Wednesday, December 30, 2015

Canada and Special Weather Intelligence

In the era before weather satellites, access to information about weather conditions in adversary-controlled areas could be highly valuable. Such information could be used to determine the likelihood of hostile military activities in those areas, to support friendly military activities in or near those areas, and to provide data for future weather forecasts in other parts of the region. Since weather data was often sent to adversary military forces as part of their routine encrypted communications, such information could also provide a "probable plain text" clue that might prove useful in breaking into certain of those encryption systems.

For these reasons, during the Second World War and the Cold War, reports from adversary weather stations were themselves often encrypted, and they were the target of SIGINT collection and codebreaking activities. Within the UKUSA community, intelligence derived from collection of weather station reports was known as Special Weather Intelligence.

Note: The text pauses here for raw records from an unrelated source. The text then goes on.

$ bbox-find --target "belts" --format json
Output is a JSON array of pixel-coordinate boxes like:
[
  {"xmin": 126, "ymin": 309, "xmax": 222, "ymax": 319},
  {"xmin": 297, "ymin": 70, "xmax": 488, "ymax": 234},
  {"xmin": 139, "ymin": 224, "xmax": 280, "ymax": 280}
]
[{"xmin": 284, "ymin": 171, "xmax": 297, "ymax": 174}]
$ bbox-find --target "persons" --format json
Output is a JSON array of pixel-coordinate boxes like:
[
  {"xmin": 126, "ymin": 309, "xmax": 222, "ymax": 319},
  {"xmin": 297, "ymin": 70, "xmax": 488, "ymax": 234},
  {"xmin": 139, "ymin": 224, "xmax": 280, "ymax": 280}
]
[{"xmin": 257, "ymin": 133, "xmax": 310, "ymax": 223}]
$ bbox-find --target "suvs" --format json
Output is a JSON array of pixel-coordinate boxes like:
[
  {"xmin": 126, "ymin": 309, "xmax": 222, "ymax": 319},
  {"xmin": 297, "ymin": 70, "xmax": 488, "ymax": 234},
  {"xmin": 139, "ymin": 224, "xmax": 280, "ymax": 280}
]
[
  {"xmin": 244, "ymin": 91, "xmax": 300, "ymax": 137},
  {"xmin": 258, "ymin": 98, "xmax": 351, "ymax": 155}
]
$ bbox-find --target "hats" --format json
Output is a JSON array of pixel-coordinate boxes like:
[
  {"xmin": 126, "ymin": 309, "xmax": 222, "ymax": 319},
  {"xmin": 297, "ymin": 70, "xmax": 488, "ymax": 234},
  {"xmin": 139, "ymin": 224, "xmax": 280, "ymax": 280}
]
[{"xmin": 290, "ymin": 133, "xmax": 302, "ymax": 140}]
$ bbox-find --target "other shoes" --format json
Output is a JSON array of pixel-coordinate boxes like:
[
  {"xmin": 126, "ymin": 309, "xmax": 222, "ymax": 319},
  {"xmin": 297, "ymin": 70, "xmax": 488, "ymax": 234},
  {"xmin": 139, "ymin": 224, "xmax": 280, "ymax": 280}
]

The Friedman documents released by the NSA earlier this year contain some interesting insight into Canada's access to Special Weather Intelligence related to the Far East acquired by NSA and GCHQ.

This document reports that although Canada did not originally foresee a need for more than Summaries of such material,
On 23 December 1953, Hq, USAF, Directorate of Intelligence (a) informed [NSA] that the RCAF is ready to receive such [redacted] as is now available from the [redacted], and (b) suggested that the Director, NSA, make arrangements with the RCAF to furnish materials to RCAF Headquarters via the NSA/CBNRC communications link. Accordingly, arrangements have been completed for this channel to be used carrying information prepared by [redacted] from the products of the [redacted.] It would appear that the Canadian requirements for codeword [redacted] have expanded beyond [redacted] Summaries.
The parts of the document that confirm that the subject of this discussion was Special Weather Intelligence have all been redacted, unfortunately, but this other Friedman document helpfully fills in the most important blank, informing us that the title of the first document is "US/UK/CAN Tripartite Arrangements Concerning Far East Special Weather Intelligence" (see entry for USCIB 1.1/1 on page 62).

And these two documents confirm that
On 15 May 1954, LSIB, CRC and USCIB recognized that Canada's peacetime requirements for [redacted] Intelligence bearing codewords had increased subsequent to the Tripartite Conference of March 1953. LSIB, CRC and USCIB therefore agreed that such codeword materials as are required by any of the three parties should be requested under the regular procedures already established for requesting all other types of COMINT codeword material.
(LSIB, CRC, and USCIB were the London Signals Intelligence Board, the Communications Research Committee, and the United States Communications Intelligence Board, the U.K., Canadian, and U.S. interdepartmental committees respectively in charge of GCHQ, CBNRC, and NSA.)

It is interesting to speculate about what may have changed between March 1953 and December 1953 to cause Canada, and the RCAF in particular, to require greater access to Far East Special Weather Intelligence.

Canadian Army and Royal Canadian Navy units took part in the Korean War, and RCAF transport aircraft operated between North America and Korea during the war, but the fighting had been over for nearly five months by the time the RCAF reported it was "ready to receive" expanded access, and by nearly ten months by the time the expanded access actually began. Furthermore, the tripartite statement approving that expanded access described it explicitly as a "peacetime" requirement. It seems highly unlikely, therefore, that the RCAF's need was related to the Korean War.

One possibility is that the RCAF wanted access to the information to help it plan North American early warning and air defence operations with the USAF. (The Far East includes the eastern part of the Soviet Union, which would have been the source of many of the aircraft taking part in an attack on North America.)

Another possibility is that the RCAF wanted the data in support of its own planned operations in the Arctic. In September 1953, the RCAF decided to convert three photo reconnaissance/aerial mapping variants of the Lancaster bomber to an Arctic reconnaissance configuration. According to one source, some of the missions flown by the aircraft involved "ECM patrol in the ocean area well north of the Queen Elizabeth Archipelago, carrying out a listening watch for Soviet electronic emissions." The first mission with the newly converted aircraft was flown in September 1954.

Neither theory (air defence or Arctic reconnaissance) explains why the RCAF's request was limited specifically to Far East Special Weather Intelligence, however. Perhaps Canada already had access to weather intelligence for other regions in the North.

This webpage on the Soviet M-130 Koralle encryption machine discusses the use of encryption for Soviet and Soviet Bloc weather data. However, according to the authors, the M-130 was introduced in 1965, so evidently this machine was not used during the 1950s.


Update 1 January 2016: For more on weather intelligence, see Jeffrey T. Richelson, "Weather or Not," Air Force Magazine, October 2013.